Baines bodychecked Borini, dropping him to his knees like an extra from Platoon. Funes Mori panicked a clearance out of play as John Stones did his now customary “Cam down!” show of his palms. Younes Kaboul strode out of defence, breaking through challenges like a contestant running the gauntlet of fake doors on Takeshi’s Castle before his luck ran out and he ran into a real one.
The pressure was building and so was the chorus of “We are, Wearside. Say we are Wearside”. Then, what began as optimism in Seaham was realised. Robles gave himself too much of his left-handside to cover, which meant he was always going to take a step there in anticipation of Khazri curling it over the wall. He guessed wrong on both counts as PVA hit the ball to his right as he moved to his left. If the team needed a helping hand, this was it.

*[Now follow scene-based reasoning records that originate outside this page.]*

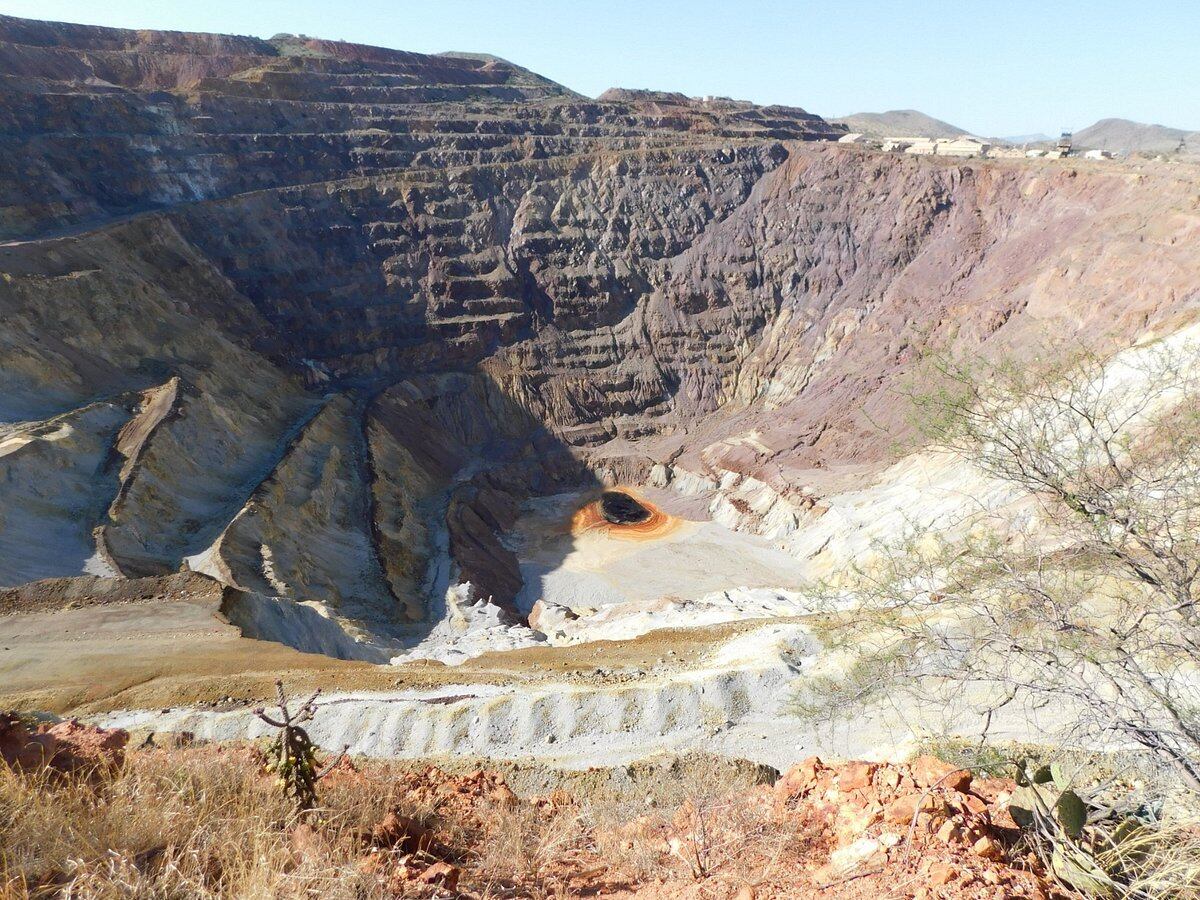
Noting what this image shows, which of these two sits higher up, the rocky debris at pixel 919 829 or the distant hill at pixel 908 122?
the distant hill at pixel 908 122

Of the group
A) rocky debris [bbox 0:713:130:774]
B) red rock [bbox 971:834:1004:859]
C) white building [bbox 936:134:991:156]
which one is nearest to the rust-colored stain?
rocky debris [bbox 0:713:130:774]

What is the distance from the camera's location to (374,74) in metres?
71.9

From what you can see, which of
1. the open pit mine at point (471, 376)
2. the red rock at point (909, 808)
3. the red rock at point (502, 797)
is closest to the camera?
the red rock at point (909, 808)

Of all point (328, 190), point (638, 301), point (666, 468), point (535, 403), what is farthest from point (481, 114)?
point (666, 468)

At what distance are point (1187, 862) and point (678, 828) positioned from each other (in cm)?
433

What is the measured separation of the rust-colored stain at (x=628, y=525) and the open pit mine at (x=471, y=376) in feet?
0.91

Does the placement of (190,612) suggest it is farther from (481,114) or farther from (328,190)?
(481,114)

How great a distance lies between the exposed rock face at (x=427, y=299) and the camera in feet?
94.0

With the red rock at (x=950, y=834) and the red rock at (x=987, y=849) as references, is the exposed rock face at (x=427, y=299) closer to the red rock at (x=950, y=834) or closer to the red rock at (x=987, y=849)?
the red rock at (x=950, y=834)

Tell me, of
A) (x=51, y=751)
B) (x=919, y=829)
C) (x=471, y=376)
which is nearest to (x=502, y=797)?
(x=51, y=751)

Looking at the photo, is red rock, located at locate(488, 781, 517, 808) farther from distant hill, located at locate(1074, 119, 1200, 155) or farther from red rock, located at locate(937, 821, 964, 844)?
distant hill, located at locate(1074, 119, 1200, 155)

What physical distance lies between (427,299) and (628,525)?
24.6 metres

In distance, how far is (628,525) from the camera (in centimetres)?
4406

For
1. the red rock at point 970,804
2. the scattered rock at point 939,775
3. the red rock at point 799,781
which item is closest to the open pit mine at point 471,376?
the red rock at point 799,781
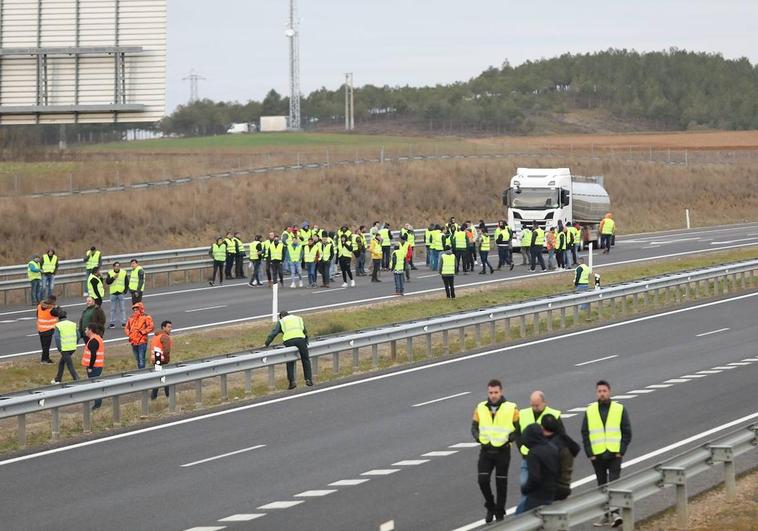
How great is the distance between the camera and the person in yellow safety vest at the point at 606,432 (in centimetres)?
1409

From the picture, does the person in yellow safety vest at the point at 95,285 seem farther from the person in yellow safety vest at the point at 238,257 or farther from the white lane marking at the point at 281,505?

Next, a game of head tennis ended up with Lamine Kone bursting the net with the faintest of resistance from the Everton defence. Everton were done. One wasn’t. The body language of the players in blue was telling, yet so was that of the players in red and white who I’d criticised early in the season.
The additions of Kone, Kirchhoff and Khazri energised a side at a low ebb but Younes Kaboul and Patrick van Aanholt have been like new players themselves, showing us the best of themselves.
Robles flapping a Khazri corner to Kone was an irrelevance to this game yet 13 miles away it must have felt cataclysmic. Sunderland’s celebrations putting Newtons Third Law applied to football in its fullest effect.
What was tantamount to the biggest game yet to be played at the Stadium of Light became a procession and one some may look back on as one of the most important nights in the history of the club. But in comparison to the day Sam Allardyce returned to the club, it will always come second best.
The wrongs of last summer can be forgotten, and the absolute justification of his appointment should be celebrated and applauded.
What has been achieved under his guidance shouldn’t be underplayed. Like the shrewdest of poker players, Sam has played every hand perfectly, inching the club to safety and the difference between this year and last is there is a future with more bright days over Seaham to come. We love Sam Allardyce, and Sam seems to love us.
It’s easy to get emotional and allow it to cloud our minds again but this though, this feeling of redemption, this salvation, this relief is becoming like a drug. Love’s not the drug. Football is.